Small-sats on a Roll
Market Booms; Orbital Picks Up Fairchild
As demand for information and telecommunications services intensifies, the market for small satellites is burgeoning. There are about three times as many small-sat launches worldwide today compared with the five to six launches per year before 1993.
That's uplifting news for the Washington, D.C., region, which has the largest concentration of small-satellite makers in the world. A recent acquisition announcement illustrates the industry's rapid expansion into the communications market.
In order to help fill a large backlog of orders for small communications satellites, Sterling, Va.-based Orbital Sciences Corp. plans to purchase Fairchild Space and Defense Corp. for $95 million. Orbital builds small satellites and the rockets to launch them, while Germantown, Md.-based Fairchild Space makes satellites and electronics systems for military aircraft. The acquisition, expected to close in about a month, will nearly double the number of Orbital's employees to about 2,000 people.
"One of Orbital's major goals for the mid-1990s is to achieve the same level of success in small satellites that we have in small launch vehicles. The incorporation of Fairchild's spacecraft experience and capabilities will better position us to meet that challenge," said David Thompson, Orbital's president and CEO.
Orbital, which is used to putting up about three or four satellites a year, plans to launch a constellation of 26 OrbComm satellites by the end of 1995 that will allow two-way, wireless communication worldwide. The OrbComm project will benefit from Fairchild's spacecraft skills, said Thompson.
Five years ago Fairchild Space was bought by France's Matra Hachette Group, but in the last few years revenues have been dropping as the U.S. defense budget has decreased. There have also been reports of problems with the U.S. government over concern that U.S. technology secrets would be leaked to France.
With Fairchild Space, Orbital will have the flexibility to move into higher rates of production and into larger spacecraft, observed Michael Miller, general manger for Virginia's Center for Innovative Technology. Given the ability to move into new areas of the spacecraft market, Orbital could pick up NASA business, he said.
NASA's much-touted "cheaper, faster, better" strategy holds possibilities for the small satellite industry, but it is the telecommunications market that is spending money on small sats now. Mobile satellite systems, including geostationary and non-geostationary systems, will create markets valued at $11 billion for satellites, launches and user terminals, and yearly services revenues of $9 billion, by the year 2001, according to a Leslie Taylor Associates study released on May 26.

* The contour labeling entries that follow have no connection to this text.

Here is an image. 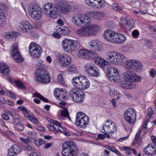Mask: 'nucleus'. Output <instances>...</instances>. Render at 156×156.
<instances>
[{
	"mask_svg": "<svg viewBox=\"0 0 156 156\" xmlns=\"http://www.w3.org/2000/svg\"><path fill=\"white\" fill-rule=\"evenodd\" d=\"M105 2L104 0H95L94 4H93V7L101 8L105 5Z\"/></svg>",
	"mask_w": 156,
	"mask_h": 156,
	"instance_id": "nucleus-37",
	"label": "nucleus"
},
{
	"mask_svg": "<svg viewBox=\"0 0 156 156\" xmlns=\"http://www.w3.org/2000/svg\"><path fill=\"white\" fill-rule=\"evenodd\" d=\"M89 118L87 115H83L81 117L79 120L76 121V125L80 127H85L89 123Z\"/></svg>",
	"mask_w": 156,
	"mask_h": 156,
	"instance_id": "nucleus-21",
	"label": "nucleus"
},
{
	"mask_svg": "<svg viewBox=\"0 0 156 156\" xmlns=\"http://www.w3.org/2000/svg\"><path fill=\"white\" fill-rule=\"evenodd\" d=\"M36 79L37 81L43 83H48L50 81V75L47 71L40 73L37 74Z\"/></svg>",
	"mask_w": 156,
	"mask_h": 156,
	"instance_id": "nucleus-16",
	"label": "nucleus"
},
{
	"mask_svg": "<svg viewBox=\"0 0 156 156\" xmlns=\"http://www.w3.org/2000/svg\"><path fill=\"white\" fill-rule=\"evenodd\" d=\"M11 55L16 62L20 63L23 61V58L18 50L17 43H14L12 45V49L11 50Z\"/></svg>",
	"mask_w": 156,
	"mask_h": 156,
	"instance_id": "nucleus-12",
	"label": "nucleus"
},
{
	"mask_svg": "<svg viewBox=\"0 0 156 156\" xmlns=\"http://www.w3.org/2000/svg\"><path fill=\"white\" fill-rule=\"evenodd\" d=\"M0 73L4 75H9L10 73V68L4 63L0 64Z\"/></svg>",
	"mask_w": 156,
	"mask_h": 156,
	"instance_id": "nucleus-30",
	"label": "nucleus"
},
{
	"mask_svg": "<svg viewBox=\"0 0 156 156\" xmlns=\"http://www.w3.org/2000/svg\"><path fill=\"white\" fill-rule=\"evenodd\" d=\"M13 122L15 124L16 126L17 125L21 123L19 119L17 118H15L13 119Z\"/></svg>",
	"mask_w": 156,
	"mask_h": 156,
	"instance_id": "nucleus-63",
	"label": "nucleus"
},
{
	"mask_svg": "<svg viewBox=\"0 0 156 156\" xmlns=\"http://www.w3.org/2000/svg\"><path fill=\"white\" fill-rule=\"evenodd\" d=\"M113 9L116 11L119 12L122 10V8L116 3H113L112 4Z\"/></svg>",
	"mask_w": 156,
	"mask_h": 156,
	"instance_id": "nucleus-48",
	"label": "nucleus"
},
{
	"mask_svg": "<svg viewBox=\"0 0 156 156\" xmlns=\"http://www.w3.org/2000/svg\"><path fill=\"white\" fill-rule=\"evenodd\" d=\"M62 34L65 35H67L70 34V31L69 28L67 27L64 26L62 28Z\"/></svg>",
	"mask_w": 156,
	"mask_h": 156,
	"instance_id": "nucleus-44",
	"label": "nucleus"
},
{
	"mask_svg": "<svg viewBox=\"0 0 156 156\" xmlns=\"http://www.w3.org/2000/svg\"><path fill=\"white\" fill-rule=\"evenodd\" d=\"M15 83L18 87L20 89H23L25 88V86L21 81L19 80H17L15 81Z\"/></svg>",
	"mask_w": 156,
	"mask_h": 156,
	"instance_id": "nucleus-51",
	"label": "nucleus"
},
{
	"mask_svg": "<svg viewBox=\"0 0 156 156\" xmlns=\"http://www.w3.org/2000/svg\"><path fill=\"white\" fill-rule=\"evenodd\" d=\"M24 148L26 150L34 151V149L32 146L29 144L23 145Z\"/></svg>",
	"mask_w": 156,
	"mask_h": 156,
	"instance_id": "nucleus-55",
	"label": "nucleus"
},
{
	"mask_svg": "<svg viewBox=\"0 0 156 156\" xmlns=\"http://www.w3.org/2000/svg\"><path fill=\"white\" fill-rule=\"evenodd\" d=\"M69 94L73 100L76 102L82 103L85 98V93L82 90L73 89L70 91Z\"/></svg>",
	"mask_w": 156,
	"mask_h": 156,
	"instance_id": "nucleus-6",
	"label": "nucleus"
},
{
	"mask_svg": "<svg viewBox=\"0 0 156 156\" xmlns=\"http://www.w3.org/2000/svg\"><path fill=\"white\" fill-rule=\"evenodd\" d=\"M78 56L81 58L90 59L91 57V53L88 50L83 49L80 50L78 54Z\"/></svg>",
	"mask_w": 156,
	"mask_h": 156,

Currently, most small satellites are used to test advanced technologies and for scientific missions, Washington, D.C.'s International Small Satellite Organization Vice President Jill Stern said. But increasingly it is the communications market which represents the future growth of the small-sat industry, she said. Miller, of Virginia's Center for Innovative Technology, said that in addition to the wireless service market, remote-sensing satellites hold the greatest potential for the small satellite industry.
Industry experts agree the global market demand for wireless communications services will probably sustain about two or three big low-earth orbit, or LEO, systems and several little LEO systems. Little LEOs transmit in a different part of the spectrum and provide only data services; big LEOs can provide more services, most significantly voice. Orbital's acquisition of Fairchild Space will actually allow the company to become a player in both LEO markets. Orbital's OrbComm system of satellites is a little LEO system; but Fairchild Space has been a major player in the ELLIPSO big LEO project. Thus, the Fairchild Space purchase allows Orbital to "play both games," explained Richard Fleeter, ISSO president.
Since most agree there will be a limited number of winners in the LEO marketplace, speed in getting into orbit will be crucial. Alan Parker, president of Orbital Science's OrbComm subsidiary, said recently that "first has never counted for more" than in getting the LEOs up.
With the acquisition, Orbital seems to be making the commitment to get its satellites into space ahead of the pack.